SUPPLIED DATA section start
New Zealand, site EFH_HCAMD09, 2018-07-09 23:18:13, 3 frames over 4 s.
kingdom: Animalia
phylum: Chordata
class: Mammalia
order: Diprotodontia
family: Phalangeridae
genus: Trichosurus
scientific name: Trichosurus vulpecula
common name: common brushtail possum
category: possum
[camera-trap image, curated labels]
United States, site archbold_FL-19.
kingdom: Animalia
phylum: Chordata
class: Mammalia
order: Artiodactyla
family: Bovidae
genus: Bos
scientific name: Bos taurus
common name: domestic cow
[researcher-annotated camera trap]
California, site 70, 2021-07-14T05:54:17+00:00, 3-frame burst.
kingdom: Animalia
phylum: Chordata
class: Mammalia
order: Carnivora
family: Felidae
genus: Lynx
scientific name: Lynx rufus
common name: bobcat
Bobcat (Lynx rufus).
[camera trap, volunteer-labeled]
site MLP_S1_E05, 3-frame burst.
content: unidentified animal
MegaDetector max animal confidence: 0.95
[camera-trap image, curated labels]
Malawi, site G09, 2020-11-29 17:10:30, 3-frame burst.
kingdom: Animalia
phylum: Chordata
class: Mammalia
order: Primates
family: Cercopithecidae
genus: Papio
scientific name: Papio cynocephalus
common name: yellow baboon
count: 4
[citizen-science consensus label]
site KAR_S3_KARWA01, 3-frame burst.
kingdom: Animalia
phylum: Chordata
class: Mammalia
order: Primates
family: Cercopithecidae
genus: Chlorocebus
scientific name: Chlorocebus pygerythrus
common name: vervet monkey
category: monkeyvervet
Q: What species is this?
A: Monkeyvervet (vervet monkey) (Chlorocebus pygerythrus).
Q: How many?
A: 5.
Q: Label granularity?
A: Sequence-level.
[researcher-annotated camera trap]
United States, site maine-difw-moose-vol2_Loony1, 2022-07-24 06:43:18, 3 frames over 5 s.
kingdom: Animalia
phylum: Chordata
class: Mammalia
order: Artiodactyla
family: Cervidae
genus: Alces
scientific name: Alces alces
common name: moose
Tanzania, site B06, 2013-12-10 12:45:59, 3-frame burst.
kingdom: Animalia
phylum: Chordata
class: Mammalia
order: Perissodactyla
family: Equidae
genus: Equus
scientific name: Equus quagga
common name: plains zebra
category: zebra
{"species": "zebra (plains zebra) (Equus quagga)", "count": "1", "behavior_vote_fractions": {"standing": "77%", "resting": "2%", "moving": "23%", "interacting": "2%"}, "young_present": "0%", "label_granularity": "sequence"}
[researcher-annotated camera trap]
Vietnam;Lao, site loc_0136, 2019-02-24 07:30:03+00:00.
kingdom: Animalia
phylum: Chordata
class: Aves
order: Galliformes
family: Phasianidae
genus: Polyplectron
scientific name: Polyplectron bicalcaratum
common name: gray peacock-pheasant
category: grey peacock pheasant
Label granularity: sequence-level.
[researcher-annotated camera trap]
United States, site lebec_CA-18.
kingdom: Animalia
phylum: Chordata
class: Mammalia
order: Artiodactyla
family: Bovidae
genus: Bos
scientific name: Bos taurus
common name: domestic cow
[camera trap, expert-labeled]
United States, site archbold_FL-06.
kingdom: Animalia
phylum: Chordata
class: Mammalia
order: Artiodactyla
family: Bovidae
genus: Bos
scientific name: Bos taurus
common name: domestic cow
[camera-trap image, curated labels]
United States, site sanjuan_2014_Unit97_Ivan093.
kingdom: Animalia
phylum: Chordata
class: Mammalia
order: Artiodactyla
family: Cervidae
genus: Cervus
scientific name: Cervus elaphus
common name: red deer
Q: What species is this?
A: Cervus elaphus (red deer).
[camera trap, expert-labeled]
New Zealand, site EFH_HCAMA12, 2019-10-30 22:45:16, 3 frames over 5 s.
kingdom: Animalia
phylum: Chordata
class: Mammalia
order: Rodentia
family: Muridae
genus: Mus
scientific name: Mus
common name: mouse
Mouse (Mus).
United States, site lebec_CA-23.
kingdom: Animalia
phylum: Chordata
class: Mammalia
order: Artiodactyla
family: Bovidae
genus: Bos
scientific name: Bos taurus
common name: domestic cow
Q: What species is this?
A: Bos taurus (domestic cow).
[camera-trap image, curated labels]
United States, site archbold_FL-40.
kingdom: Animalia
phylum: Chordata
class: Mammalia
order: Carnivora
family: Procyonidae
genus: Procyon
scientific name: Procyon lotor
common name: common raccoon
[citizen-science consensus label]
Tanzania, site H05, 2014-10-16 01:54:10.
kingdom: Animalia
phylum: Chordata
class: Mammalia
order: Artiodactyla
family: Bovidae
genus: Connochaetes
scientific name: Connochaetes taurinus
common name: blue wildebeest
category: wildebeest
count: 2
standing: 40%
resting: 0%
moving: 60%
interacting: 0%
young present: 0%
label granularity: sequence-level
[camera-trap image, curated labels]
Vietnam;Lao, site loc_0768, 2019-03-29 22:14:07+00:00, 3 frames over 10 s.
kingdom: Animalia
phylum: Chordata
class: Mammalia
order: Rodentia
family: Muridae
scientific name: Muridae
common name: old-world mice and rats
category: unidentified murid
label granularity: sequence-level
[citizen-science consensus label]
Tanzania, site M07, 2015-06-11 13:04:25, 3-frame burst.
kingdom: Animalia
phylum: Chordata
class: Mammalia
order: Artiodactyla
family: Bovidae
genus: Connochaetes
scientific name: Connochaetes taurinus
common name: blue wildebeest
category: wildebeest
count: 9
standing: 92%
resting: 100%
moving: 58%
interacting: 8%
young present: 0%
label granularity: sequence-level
SUPPLIED DATA section end
— ABOUT THIS TASK —
Each line in the records above that contains the word "moving" must be copied.

— RESPONSE —
{"species": "zebra (plains zebra) (Equus quagga)", "count": "1", "behavior_vote_fractions": {"standing": "77%", "resting": "2%", "moving": "23%", "interacting": "2%"}, "young_present": "0%", "label_granularity": "sequence"}
moving: 60%
moving: 58%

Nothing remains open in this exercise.